▸ **SOURCE EXTRACT**

Diagnosing Random Network Lag
- by uesp
I'm having trouble diagnosing some random lag on a 6 server LAMP cluster serving a MediaWiki site. While we're serving some 100 pages/sec the servers themselves are running fine with less than 0.5 load, no locked processes, no paging, no errors being logged, etc....
Lag is present on all servers and is random: one minute its fine the next it's there.
DNS lookups on the servers are randomly slow. For example time nslookup google.com varies randomly from a few milliseconds to several seconds and sometimes times out entirely. While we use IP addresses internally on the cluster this may be a symptom of the root issue. We are not running our own DNS server.
The Apache server-status pages randomly lag or time out. Benchmarking using ab between servers shows a few loads sometimes take 3000 ms (almost exactly). Benchmarking server-status on the local server itself usually shows no issue (it showed a lag only once among a few hundred tests).

▸ **STUDY MATERIAL**
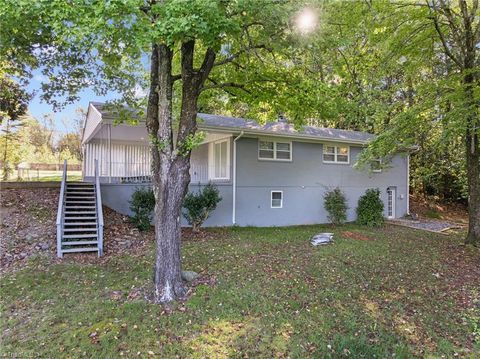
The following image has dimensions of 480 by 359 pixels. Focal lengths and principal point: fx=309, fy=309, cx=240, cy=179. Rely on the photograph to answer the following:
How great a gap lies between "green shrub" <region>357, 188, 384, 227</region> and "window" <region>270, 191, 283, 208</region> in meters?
3.92

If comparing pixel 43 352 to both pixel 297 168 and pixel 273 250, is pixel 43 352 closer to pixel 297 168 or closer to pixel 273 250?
pixel 273 250

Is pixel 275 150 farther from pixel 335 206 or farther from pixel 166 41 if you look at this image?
pixel 166 41

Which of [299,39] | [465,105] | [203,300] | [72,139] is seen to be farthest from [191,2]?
[72,139]

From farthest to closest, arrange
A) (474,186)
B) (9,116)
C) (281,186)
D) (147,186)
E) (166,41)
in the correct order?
(9,116)
(281,186)
(147,186)
(474,186)
(166,41)

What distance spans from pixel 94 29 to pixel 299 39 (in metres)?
3.52

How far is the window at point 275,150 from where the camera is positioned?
12.8 m

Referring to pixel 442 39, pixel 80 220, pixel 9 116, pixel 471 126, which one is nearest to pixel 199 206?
pixel 80 220

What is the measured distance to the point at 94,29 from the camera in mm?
4387

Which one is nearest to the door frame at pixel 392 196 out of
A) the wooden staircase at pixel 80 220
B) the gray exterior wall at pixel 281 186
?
the gray exterior wall at pixel 281 186

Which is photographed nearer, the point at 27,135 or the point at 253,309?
the point at 253,309

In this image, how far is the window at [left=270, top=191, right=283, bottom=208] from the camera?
1302 cm

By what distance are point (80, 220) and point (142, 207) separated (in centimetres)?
179

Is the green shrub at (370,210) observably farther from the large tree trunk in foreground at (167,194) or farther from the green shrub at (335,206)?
the large tree trunk in foreground at (167,194)

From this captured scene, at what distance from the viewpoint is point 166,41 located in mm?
4473
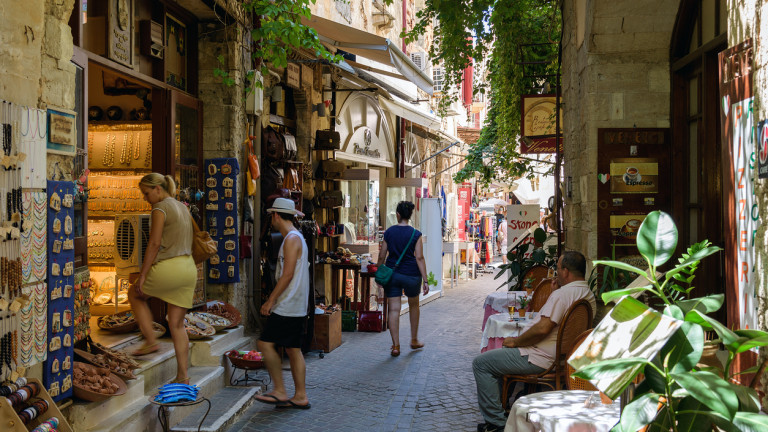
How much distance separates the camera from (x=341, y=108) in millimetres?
13672

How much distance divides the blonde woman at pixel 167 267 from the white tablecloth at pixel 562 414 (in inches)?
125

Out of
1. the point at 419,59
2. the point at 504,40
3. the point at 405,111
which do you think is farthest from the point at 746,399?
the point at 419,59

▸ **AIM OF THE EXERCISE**
Continue the forum post on diagnosing random network lag, picking up after its last sentence.

▸ **RESPONSE TO THIS TASK**
The servers are sitting behind a switch and a firewall which I don't have any access to so I don't know their setup or status. While we are under heavier than normal load a 2 Mbps incoming and 20 Mbps outgoing traffic shouldn't be stressing the switch or firewall should it? My feeling is that it is the switch/firewall or something above them in the ISP like their DNS but can't confirm it.
I need some other tests or methods of diagnosing this lag to try and narrow down the ultimate cause.